- _Supplied records_:

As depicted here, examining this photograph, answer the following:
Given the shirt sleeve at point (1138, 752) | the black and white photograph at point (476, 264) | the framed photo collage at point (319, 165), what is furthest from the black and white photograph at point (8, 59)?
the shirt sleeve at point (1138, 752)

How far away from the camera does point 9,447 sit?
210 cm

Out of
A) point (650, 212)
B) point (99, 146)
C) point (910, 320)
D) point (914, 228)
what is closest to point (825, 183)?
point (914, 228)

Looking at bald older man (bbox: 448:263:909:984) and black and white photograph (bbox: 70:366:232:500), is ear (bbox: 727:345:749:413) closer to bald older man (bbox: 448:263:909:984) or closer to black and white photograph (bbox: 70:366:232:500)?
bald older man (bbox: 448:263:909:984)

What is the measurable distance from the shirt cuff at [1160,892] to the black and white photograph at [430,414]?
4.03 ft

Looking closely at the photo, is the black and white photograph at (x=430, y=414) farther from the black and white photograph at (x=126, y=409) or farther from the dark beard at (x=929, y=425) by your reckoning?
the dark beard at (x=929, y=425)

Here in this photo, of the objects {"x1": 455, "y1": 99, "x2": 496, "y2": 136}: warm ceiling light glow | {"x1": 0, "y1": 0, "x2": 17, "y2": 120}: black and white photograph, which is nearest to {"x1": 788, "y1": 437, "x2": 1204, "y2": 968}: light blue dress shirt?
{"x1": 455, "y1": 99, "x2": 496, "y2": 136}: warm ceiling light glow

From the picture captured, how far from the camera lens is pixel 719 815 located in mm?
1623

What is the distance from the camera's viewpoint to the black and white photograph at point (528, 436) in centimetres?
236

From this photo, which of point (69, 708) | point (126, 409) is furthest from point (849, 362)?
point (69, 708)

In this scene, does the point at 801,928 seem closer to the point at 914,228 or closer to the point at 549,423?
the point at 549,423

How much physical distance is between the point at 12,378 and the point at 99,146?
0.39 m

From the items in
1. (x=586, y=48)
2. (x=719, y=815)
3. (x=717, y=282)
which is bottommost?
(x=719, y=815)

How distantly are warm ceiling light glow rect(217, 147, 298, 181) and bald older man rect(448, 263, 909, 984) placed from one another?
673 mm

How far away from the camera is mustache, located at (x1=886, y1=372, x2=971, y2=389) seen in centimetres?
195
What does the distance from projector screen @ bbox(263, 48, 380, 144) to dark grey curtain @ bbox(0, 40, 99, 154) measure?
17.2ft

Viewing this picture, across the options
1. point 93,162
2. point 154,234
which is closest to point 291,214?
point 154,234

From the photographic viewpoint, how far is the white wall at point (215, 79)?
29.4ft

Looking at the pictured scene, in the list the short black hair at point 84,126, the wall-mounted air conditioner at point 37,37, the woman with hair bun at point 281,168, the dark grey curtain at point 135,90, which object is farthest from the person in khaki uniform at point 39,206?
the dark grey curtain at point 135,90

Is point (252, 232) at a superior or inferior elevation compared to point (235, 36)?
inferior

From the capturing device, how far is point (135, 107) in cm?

- _Exercise_:
The listing above should be transcribed in full, exactly as written.

- _The response_:
As depicted here, examining this photograph, answer the following:
Given the shirt sleeve at point (1138, 752) | the black and white photograph at point (476, 264) | the framed photo collage at point (319, 165), what is furthest from the black and white photograph at point (8, 59)?
the shirt sleeve at point (1138, 752)

How far away from the camera does point 9,447 sit?
210 cm

Out of
A) point (650, 212)
B) point (99, 146)
C) point (910, 320)
D) point (914, 228)
what is closest to point (825, 183)?
point (914, 228)

Looking at bald older man (bbox: 448:263:909:984) and black and white photograph (bbox: 70:366:232:500), is ear (bbox: 727:345:749:413) closer to bald older man (bbox: 448:263:909:984) or closer to black and white photograph (bbox: 70:366:232:500)?
bald older man (bbox: 448:263:909:984)

What is the measurable distance from the shirt cuff at [1160,892] to the black and white photograph at [430,414]?
4.03 ft

Looking closely at the photo, is the black and white photograph at (x=430, y=414) farther from the black and white photograph at (x=126, y=409) or farther from the dark beard at (x=929, y=425) by your reckoning?
the dark beard at (x=929, y=425)

Here in this photo, of the objects {"x1": 455, "y1": 99, "x2": 496, "y2": 136}: warm ceiling light glow | {"x1": 0, "y1": 0, "x2": 17, "y2": 120}: black and white photograph, which is nearest to {"x1": 788, "y1": 437, "x2": 1204, "y2": 968}: light blue dress shirt?
{"x1": 455, "y1": 99, "x2": 496, "y2": 136}: warm ceiling light glow

From the picture captured, how far from the camera lens is pixel 719 815 located in mm?
1623

What is the distance from the camera's viewpoint to the black and white photograph at point (528, 436) in centimetres?
236

From this photo, which of point (69, 708) | point (126, 409) is furthest from point (849, 362)?
point (69, 708)

In this scene, does the point at 801,928 seem closer to the point at 914,228 or closer to the point at 549,423?
the point at 549,423

How much physical distance is between the point at 12,378 and the point at 99,146?
0.39 m

From the items in
1. (x=586, y=48)
2. (x=719, y=815)
3. (x=717, y=282)
which is bottommost?
(x=719, y=815)

How distantly are warm ceiling light glow rect(217, 147, 298, 181) and bald older man rect(448, 263, 909, 984) placed from one another?
673 mm

How far away from the camera is mustache, located at (x1=886, y1=372, x2=971, y2=389) seen in centimetres?
195
What does the distance from projector screen @ bbox(263, 48, 380, 144) to dark grey curtain @ bbox(0, 40, 99, 154) measure?
17.2ft

Viewing this picture, across the options
1. point 93,162
2. point 154,234
which is closest to point 291,214?
point 154,234

From the photographic viewpoint, how far is the white wall at point (215, 79)?
29.4ft

Looking at the pictured scene, in the list the short black hair at point 84,126, the wall-mounted air conditioner at point 37,37, the woman with hair bun at point 281,168, the dark grey curtain at point 135,90, which object is farthest from the person in khaki uniform at point 39,206?
the dark grey curtain at point 135,90

Is point (252, 232) at a superior or inferior elevation compared to point (235, 36)?
inferior

From the capturing device, how far is point (135, 107) in cm?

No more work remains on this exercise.